Work to be completed: Retype the items from the line with "LEGO Speed Champions McLaren W1 77257" to the line with "Used Dongfeng Aeolus", both included, word for word. Leave the pictures out of your answer.

Exercise material:
+++++
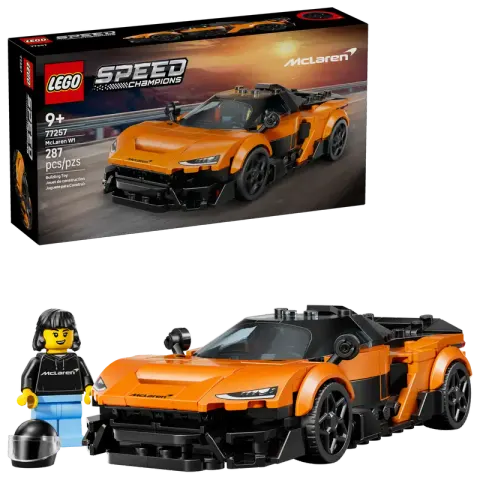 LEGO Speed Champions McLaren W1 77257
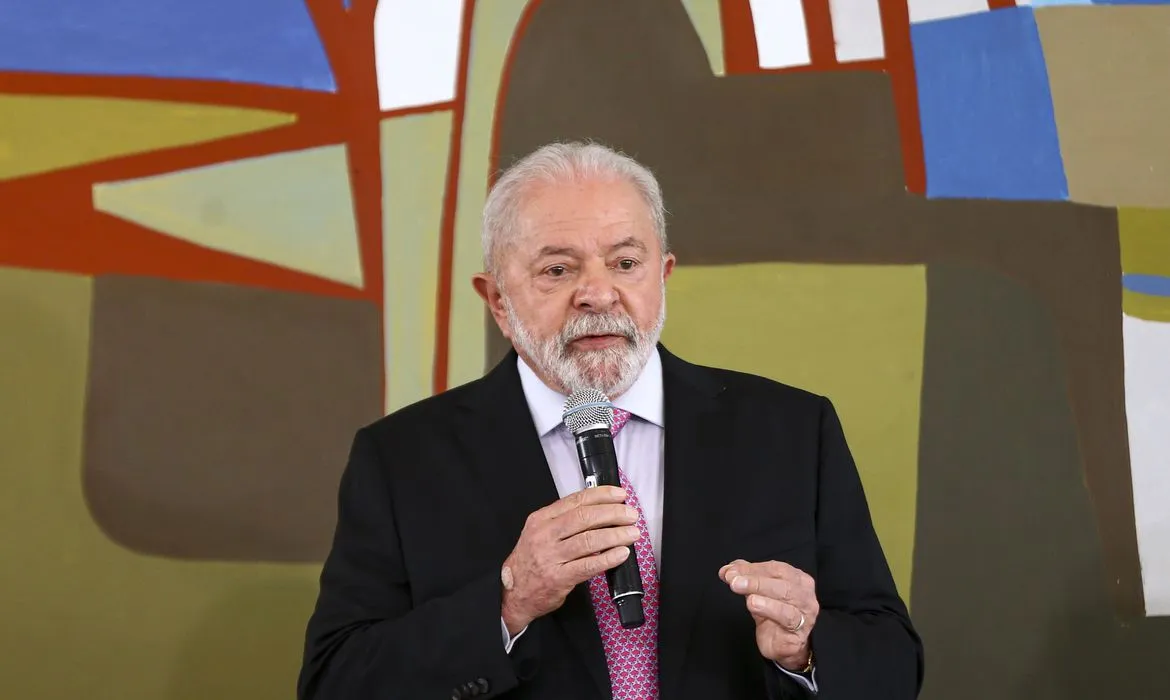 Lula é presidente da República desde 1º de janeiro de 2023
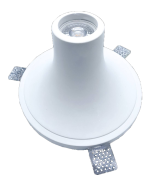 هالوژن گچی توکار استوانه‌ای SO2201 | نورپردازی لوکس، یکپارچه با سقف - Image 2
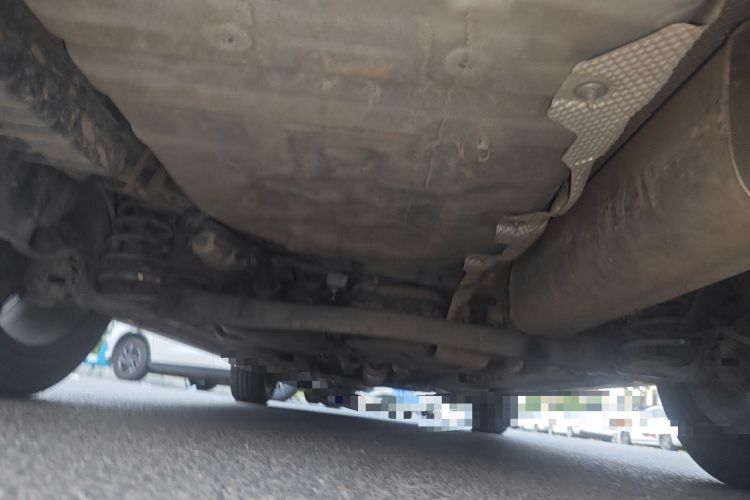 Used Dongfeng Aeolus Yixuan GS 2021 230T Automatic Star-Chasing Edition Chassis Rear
+++++
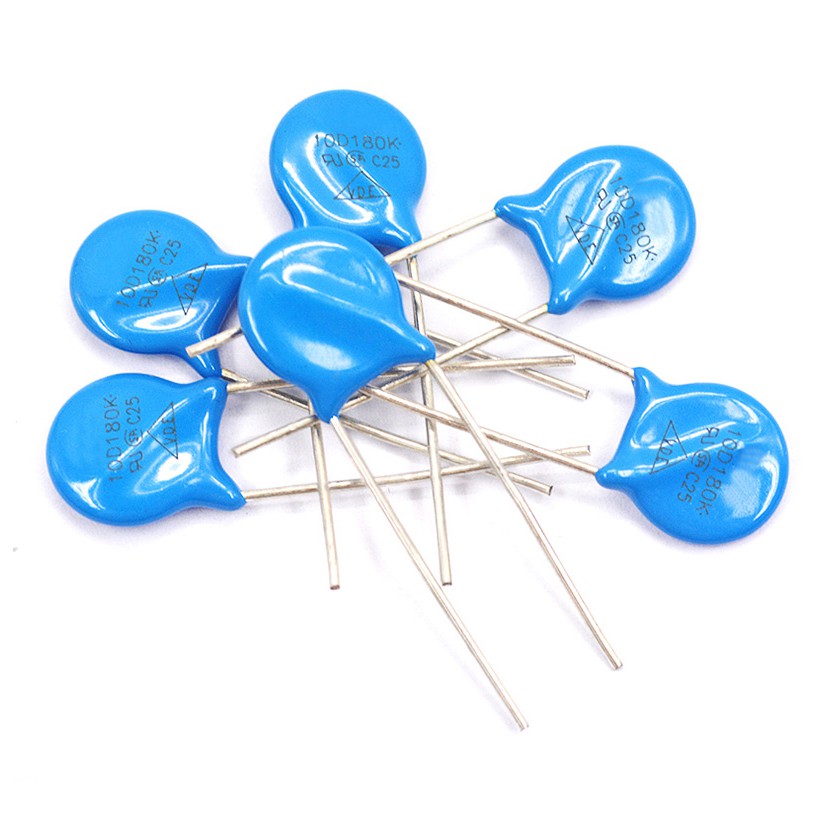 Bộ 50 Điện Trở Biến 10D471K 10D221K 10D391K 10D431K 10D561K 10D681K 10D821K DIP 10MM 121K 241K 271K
+++++
Task solution:
 LEGO Speed Champions McLaren W1 77257
 Lula é presidente da República desde 1º de janeiro de 2023
 هالوژن گچی توکار استوانه‌ای SO2201 | نورپردازی لوکس، یکپارچه با سقف - Image 2
 Used Dongfeng Aeolus Yixuan GS 2021 230T Automatic Star-Chasing Edition Chassis Rear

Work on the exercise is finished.